THE PROBLEM →
Return each of the records below without any change, reproducing every line in its original order.

>> begin

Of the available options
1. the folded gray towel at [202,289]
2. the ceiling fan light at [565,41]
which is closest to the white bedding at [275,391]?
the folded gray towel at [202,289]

>> end

ANSWER TO THIS PROBLEM →
Of the available options
1. the folded gray towel at [202,289]
2. the ceiling fan light at [565,41]
which is closest to the white bedding at [275,391]?
the folded gray towel at [202,289]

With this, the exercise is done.